Siyaset ilkelerin katledilişidir!

Aydın olmanın Entelektüel olmaktan farkı; aydının her türlü yatay ve dikey iktidar biçimine karşı olması ve başkasının haklarını savunmasıdır. Zira, iktidarın olduğu her yerde direniş de olacaktır ve aydın tavrı bu direnişi simgeler. Türkiye de maalesef kendine aydın denilenler; Osmanlıdan başlayarak tüm Cumhuriyet devri boyunca devletin müfrezeleri olup, ona bağımlı olduklarından dolayı özgün bir tavır gösteremediler. En radikalleri bile yurt dışına sürgün edilir iken, Abdülhamit'ten maaş almayı sürdürdüler. (N. Kemal , düzene muhalefetten sürgünde iken, oğluna daha iyi bir rütbe verilmesi için Abdülhamit'e rica mektubu yazmış olamsı bunun en iyi örneğidir.)

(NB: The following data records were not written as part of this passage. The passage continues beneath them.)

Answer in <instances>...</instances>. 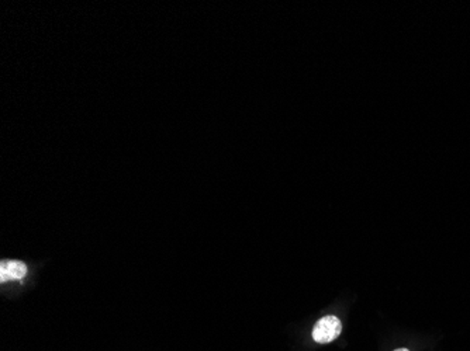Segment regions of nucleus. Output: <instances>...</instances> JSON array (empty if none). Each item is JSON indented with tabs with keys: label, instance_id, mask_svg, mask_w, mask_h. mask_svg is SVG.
I'll list each match as a JSON object with an SVG mask.
<instances>
[{
	"label": "nucleus",
	"instance_id": "nucleus-1",
	"mask_svg": "<svg viewBox=\"0 0 470 351\" xmlns=\"http://www.w3.org/2000/svg\"><path fill=\"white\" fill-rule=\"evenodd\" d=\"M342 331V323L337 316H325L320 319L313 329V338L320 344H327L338 338Z\"/></svg>",
	"mask_w": 470,
	"mask_h": 351
},
{
	"label": "nucleus",
	"instance_id": "nucleus-2",
	"mask_svg": "<svg viewBox=\"0 0 470 351\" xmlns=\"http://www.w3.org/2000/svg\"><path fill=\"white\" fill-rule=\"evenodd\" d=\"M27 274V266L23 262L10 260L3 262L0 266V281H15L22 280Z\"/></svg>",
	"mask_w": 470,
	"mask_h": 351
},
{
	"label": "nucleus",
	"instance_id": "nucleus-3",
	"mask_svg": "<svg viewBox=\"0 0 470 351\" xmlns=\"http://www.w3.org/2000/svg\"><path fill=\"white\" fill-rule=\"evenodd\" d=\"M395 351H410V350H407V348H399V350H395Z\"/></svg>",
	"mask_w": 470,
	"mask_h": 351
}]
</instances>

Bunlar tıpkı güce tapınan şempanzeler gibi, arkasına sığındıkları iktidar ve gücün filisten bir tilmizi, işbirlikçi şürekası , ruhunu iblise satmış epigonları, şarlatan birer hempaları olmaktan öteye gidememektedirler. İktidardan beslenirler ve ağa olmaya mutad ağızlarının kabaran iştahlarını gidermek için iktidarın karşısında olan her şeye hunharca saldırıp, hatta daha ileri giderek gönüllü vandalizm uygular. Bunlar Medusa1 gibi içinde bir ruh taşıyan her şeyi taşa çeviriler.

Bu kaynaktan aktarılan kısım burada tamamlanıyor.